[start]

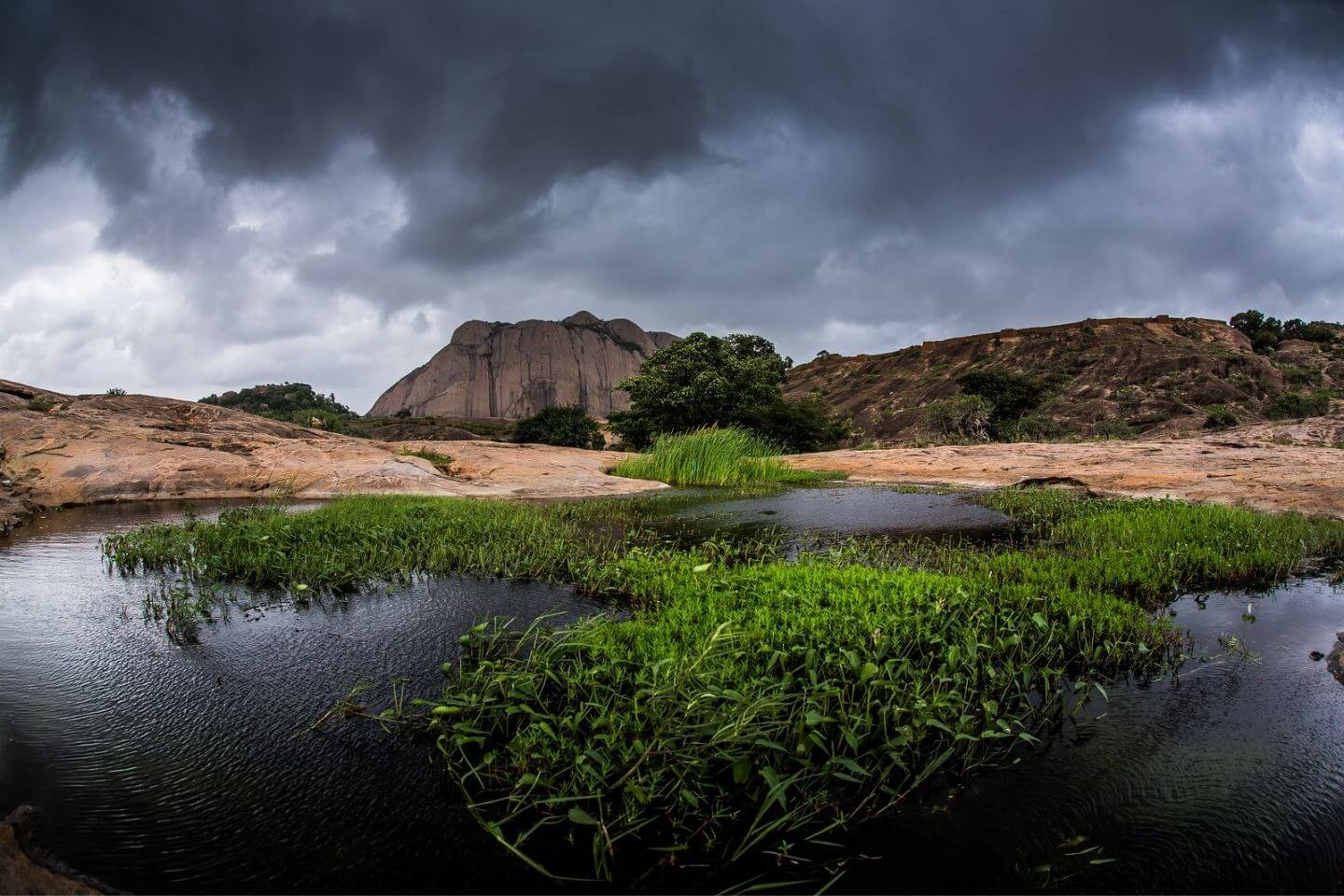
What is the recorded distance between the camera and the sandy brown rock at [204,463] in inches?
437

[end]
[start]

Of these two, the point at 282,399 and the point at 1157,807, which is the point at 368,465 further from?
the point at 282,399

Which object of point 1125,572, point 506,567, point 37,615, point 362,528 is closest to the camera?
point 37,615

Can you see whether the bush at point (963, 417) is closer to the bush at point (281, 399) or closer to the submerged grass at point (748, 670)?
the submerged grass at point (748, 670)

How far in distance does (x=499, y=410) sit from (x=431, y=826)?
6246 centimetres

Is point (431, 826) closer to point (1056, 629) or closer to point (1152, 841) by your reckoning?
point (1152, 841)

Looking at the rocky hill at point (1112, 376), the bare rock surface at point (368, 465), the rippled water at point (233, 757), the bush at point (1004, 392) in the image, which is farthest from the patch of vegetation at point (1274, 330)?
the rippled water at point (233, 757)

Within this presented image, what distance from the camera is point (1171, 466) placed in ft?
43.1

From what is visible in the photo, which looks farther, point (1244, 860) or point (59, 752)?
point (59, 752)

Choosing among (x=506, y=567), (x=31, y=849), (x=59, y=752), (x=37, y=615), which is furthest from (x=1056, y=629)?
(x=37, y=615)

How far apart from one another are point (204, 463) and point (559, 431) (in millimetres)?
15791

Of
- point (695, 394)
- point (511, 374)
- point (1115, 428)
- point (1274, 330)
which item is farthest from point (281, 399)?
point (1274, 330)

[end]
[start]

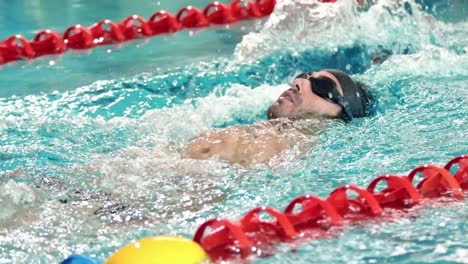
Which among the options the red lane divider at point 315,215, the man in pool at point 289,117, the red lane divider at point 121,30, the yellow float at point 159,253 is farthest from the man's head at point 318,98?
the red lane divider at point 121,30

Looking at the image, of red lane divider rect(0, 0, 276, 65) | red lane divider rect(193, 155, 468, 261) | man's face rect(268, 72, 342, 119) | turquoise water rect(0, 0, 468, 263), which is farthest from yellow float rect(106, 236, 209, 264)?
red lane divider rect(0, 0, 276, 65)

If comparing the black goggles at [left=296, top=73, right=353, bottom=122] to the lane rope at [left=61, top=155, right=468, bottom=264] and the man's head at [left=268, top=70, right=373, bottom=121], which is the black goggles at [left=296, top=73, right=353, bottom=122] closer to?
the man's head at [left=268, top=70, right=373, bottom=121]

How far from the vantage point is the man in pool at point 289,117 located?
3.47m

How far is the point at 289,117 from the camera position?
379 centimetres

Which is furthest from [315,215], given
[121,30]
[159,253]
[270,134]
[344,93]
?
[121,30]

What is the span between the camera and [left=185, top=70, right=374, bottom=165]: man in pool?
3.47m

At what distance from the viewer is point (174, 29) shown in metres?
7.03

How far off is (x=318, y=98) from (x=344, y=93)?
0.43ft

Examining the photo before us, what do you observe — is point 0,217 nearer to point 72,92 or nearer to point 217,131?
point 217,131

[end]

● Prompt
Report every line in the records above that contains the word "among", copying each such line in full.

● Output
Choosing among (x=506, y=567), (x=31, y=849), (x=59, y=752), (x=37, y=615), which is furthest from (x=1056, y=629)?
Which among the options the red lane divider at point 315,215, the man in pool at point 289,117, the red lane divider at point 121,30, the yellow float at point 159,253 is farthest from the man's head at point 318,98?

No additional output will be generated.